■ **Brief A**
Repeat the rows word for word, from the line with "How far does" through the end of the rows.

#####

Background information
- Origin: New York City, New York, U.S.
- Genres: Hardcore punk; crossover thrash;
- Spinoff of: N.Y.C. Mayhem; Rest in Pieces;
- Past members: Tommy Carroll; Rob Echeverria; Craig Setari; Armand Majidi;

= Straight Ahead (band) =

American hardcore punk band

Straight Ahead was an American straight edge hardcore punk band formed in Manhattan, New York City in early 1986 by vocalist Tommy Carroll, guitarist Rob Echeverria, bassist Craig Setari, and drummer Armand Majidi.

== History ==
Straight Ahead was formed when N.Y.C. Mayhem drummer / vocalist Tommy Carroll and bassist Craig Setari broke ranks with guitarist Gordon Ancis, to form a new band with Carroll on vocals only. They enlisted guitarist Rob Echeverria and drummer Armand Majidi, who at the time was singer and guitarist of New York Hardcore band Rest in Pieces, and go on to be the drummer in Sick of it All. At its inception, most of the songs played by Straight Ahead were reworked versions of N.Y.C. Mayhem material performed with different lyrics, because the message and direction of Straight Ahead was aligned with the more positive-minded straight edge movement. This transitional period has blurred some perceptions of the two very distinct bands, leading some to think that they were somehow one and the same. The fact that Tommy Carroll and Craig Setari played in N.Y.C. Mayhem does not make the two bands synonymous. At no point were Gordon Ancis and previous N.Y.C. Mayhem bassist Tony Shimkin part of the Straight Ahead line up.

Straight Ahead quickly gained popularity by contributing nine tracks to the 1986 One Step Ahead Records compilation EP "End the Warzone," which also featured bands Lärm, Pilsbury Hardcore and Attitude Adjustment. Because Majidi had very little experience on drums when the recording was done, Carroll recorded the drums tracks, and credited himself as "XXX" in the liner notes.

They played their first show on March 3rd, 1986 at February's in Elmont, NY with Loud & Boistrous and S.F.A., and the flyer describes Straight Ahead as "formerly N.Y.C. Mayhem" to ensure people understood Carroll and Setari's connection to their previous band and knew what kind of music to expect.

#####

■ **Brief B**
Say whether each statement agrees with the text on Straight Ahead, answering yes or no and quoting the deciding words: (i) the band formed in Manhattan in early 1986; (ii) Gordon Ancis was at one time in the Straight Ahead lineup; (iii) Armand Majidi played the drums on the "End the Warzone" recording.

#####

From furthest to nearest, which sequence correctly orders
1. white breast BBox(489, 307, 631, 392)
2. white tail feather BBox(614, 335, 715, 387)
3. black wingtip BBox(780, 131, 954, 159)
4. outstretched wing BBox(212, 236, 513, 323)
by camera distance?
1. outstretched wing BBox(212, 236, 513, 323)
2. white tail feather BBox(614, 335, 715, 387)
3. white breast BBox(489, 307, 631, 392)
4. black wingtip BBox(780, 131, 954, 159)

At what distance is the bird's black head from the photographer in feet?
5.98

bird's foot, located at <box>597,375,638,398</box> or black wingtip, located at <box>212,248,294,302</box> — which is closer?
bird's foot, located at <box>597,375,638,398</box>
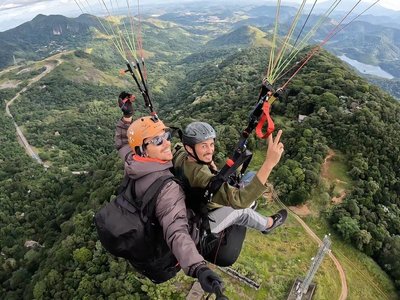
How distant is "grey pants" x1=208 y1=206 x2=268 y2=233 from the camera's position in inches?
320

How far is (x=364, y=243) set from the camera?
28.9 metres

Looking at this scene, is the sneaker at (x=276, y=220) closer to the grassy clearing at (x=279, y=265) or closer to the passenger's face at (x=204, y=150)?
the passenger's face at (x=204, y=150)

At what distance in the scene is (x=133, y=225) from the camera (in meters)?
6.26

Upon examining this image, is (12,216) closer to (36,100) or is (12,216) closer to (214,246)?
(214,246)

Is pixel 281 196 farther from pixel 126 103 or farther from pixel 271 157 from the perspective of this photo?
pixel 271 157

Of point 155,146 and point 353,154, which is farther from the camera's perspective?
point 353,154

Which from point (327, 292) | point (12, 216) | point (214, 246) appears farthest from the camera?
point (12, 216)

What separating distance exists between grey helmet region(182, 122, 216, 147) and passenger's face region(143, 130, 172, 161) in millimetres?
578

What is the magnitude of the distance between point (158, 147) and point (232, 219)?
2.92 metres

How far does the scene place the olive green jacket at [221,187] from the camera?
20.7 feet

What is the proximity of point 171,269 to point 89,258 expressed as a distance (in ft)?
87.9

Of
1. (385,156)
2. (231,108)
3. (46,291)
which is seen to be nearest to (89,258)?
(46,291)

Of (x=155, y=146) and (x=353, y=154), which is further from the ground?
(x=155, y=146)

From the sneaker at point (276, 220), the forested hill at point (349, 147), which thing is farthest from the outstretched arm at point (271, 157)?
the forested hill at point (349, 147)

#####

■ **Task answer A**
How far does the scene place the olive green jacket at [221,187] from the camera?
20.7 feet

What is the proximity of point 171,269 to point 89,258 expressed as a distance (in ft)?
87.9

Of
1. (385,156)
2. (231,108)
3. (46,291)
which is seen to be nearest to (89,258)?
(46,291)

Of (x=155, y=146) and (x=353, y=154), which is further from the ground?
(x=155, y=146)

From the sneaker at point (276, 220), the forested hill at point (349, 147), which thing is farthest from the outstretched arm at point (271, 157)?
the forested hill at point (349, 147)

■ **Task answer B**
(i) Yes: "formed in Manhattan, New York City in early 1986"
(ii) No: "At no point were Gordon Ancis and previous N.Y.C. Mayhem bassist Tony Shimkin part of the Straight Ahead line up."
(iii) No: "Carroll recorded the drums tracks"